WORKING DATA —
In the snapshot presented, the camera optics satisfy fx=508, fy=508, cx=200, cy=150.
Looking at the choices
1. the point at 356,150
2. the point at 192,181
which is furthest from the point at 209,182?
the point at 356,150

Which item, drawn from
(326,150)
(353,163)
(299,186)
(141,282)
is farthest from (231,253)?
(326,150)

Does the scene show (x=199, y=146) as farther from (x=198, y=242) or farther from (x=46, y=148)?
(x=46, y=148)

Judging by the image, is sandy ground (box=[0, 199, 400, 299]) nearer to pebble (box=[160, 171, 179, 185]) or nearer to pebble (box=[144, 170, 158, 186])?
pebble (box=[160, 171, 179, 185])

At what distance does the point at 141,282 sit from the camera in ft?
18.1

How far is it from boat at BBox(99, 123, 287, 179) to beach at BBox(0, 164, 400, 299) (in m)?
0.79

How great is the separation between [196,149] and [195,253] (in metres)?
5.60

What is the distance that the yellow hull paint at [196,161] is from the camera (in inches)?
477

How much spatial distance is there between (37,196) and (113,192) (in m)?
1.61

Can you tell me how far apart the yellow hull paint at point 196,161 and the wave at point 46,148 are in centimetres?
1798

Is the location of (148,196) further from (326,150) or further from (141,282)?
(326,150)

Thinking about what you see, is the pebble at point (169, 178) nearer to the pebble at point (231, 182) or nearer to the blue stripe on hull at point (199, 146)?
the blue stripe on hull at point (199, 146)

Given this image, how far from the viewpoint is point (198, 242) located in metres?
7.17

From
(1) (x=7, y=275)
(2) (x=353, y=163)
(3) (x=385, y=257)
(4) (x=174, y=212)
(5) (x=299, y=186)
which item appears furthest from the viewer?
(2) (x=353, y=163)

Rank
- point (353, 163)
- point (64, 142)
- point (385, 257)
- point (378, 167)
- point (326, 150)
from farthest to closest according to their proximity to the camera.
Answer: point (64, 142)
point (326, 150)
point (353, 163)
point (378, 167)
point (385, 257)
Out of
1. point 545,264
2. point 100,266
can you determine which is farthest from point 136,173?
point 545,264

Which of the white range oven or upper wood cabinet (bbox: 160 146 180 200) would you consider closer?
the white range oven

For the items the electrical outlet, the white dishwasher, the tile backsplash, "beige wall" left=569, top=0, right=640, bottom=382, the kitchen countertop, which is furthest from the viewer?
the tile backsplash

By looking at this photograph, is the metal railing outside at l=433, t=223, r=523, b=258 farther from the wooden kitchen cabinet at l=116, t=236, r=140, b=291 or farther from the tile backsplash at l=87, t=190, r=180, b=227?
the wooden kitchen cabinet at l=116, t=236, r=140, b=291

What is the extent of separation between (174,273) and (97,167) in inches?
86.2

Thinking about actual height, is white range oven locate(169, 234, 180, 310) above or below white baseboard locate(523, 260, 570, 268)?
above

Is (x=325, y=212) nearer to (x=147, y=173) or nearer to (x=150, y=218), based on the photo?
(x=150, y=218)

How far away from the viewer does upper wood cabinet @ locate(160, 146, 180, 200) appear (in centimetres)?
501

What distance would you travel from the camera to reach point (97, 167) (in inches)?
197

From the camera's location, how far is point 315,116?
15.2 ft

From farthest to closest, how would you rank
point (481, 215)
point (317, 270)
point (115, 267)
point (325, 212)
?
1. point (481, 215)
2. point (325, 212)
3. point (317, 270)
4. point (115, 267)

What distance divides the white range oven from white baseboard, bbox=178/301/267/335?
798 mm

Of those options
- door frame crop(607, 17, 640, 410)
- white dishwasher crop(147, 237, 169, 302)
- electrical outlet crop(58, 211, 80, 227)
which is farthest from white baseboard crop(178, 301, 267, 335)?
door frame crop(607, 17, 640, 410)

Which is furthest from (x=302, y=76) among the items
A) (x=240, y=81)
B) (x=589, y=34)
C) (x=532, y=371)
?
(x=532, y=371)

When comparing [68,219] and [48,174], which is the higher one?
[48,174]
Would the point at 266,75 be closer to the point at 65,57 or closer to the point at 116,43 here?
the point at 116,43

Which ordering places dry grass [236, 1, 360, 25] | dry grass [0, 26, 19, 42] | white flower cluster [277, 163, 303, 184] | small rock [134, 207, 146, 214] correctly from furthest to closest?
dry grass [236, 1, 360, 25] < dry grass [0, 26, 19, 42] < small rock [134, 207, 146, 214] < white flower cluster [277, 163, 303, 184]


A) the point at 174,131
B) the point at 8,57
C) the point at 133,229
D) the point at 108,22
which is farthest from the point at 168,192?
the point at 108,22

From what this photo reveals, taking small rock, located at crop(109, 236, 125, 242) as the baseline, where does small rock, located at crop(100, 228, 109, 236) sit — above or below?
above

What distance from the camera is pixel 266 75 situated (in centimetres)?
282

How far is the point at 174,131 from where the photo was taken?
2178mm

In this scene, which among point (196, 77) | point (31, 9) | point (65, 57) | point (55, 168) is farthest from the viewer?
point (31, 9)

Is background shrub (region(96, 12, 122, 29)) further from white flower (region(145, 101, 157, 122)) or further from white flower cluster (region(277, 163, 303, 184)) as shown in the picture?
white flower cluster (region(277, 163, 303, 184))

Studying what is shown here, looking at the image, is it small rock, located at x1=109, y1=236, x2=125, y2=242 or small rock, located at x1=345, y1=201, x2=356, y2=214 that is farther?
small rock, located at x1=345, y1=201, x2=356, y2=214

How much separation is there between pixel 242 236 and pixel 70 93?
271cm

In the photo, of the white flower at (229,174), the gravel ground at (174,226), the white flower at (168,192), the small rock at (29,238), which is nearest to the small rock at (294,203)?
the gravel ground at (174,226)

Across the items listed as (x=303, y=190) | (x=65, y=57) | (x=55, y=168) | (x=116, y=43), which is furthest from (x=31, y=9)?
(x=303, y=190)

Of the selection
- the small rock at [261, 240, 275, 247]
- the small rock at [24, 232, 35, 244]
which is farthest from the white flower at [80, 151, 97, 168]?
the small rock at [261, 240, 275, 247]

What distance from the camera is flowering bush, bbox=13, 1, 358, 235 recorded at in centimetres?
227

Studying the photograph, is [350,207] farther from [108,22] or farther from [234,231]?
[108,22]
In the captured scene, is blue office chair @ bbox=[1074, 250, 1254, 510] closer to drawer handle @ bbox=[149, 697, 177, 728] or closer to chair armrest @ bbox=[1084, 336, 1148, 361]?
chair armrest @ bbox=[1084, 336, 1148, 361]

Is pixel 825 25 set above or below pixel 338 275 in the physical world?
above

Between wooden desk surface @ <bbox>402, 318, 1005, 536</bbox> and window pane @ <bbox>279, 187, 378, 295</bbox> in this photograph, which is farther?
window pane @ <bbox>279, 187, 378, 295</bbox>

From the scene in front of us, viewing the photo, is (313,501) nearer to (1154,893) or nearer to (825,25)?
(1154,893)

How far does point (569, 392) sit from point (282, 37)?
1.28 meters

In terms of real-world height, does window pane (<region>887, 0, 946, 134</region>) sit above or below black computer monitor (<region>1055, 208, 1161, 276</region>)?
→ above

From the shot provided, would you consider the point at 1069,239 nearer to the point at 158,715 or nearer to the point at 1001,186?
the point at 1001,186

EXERCISE AIM — How many lines in the rows above contain the string "outlet"? Give only the number.

ANSWER TO THE PROBLEM — 2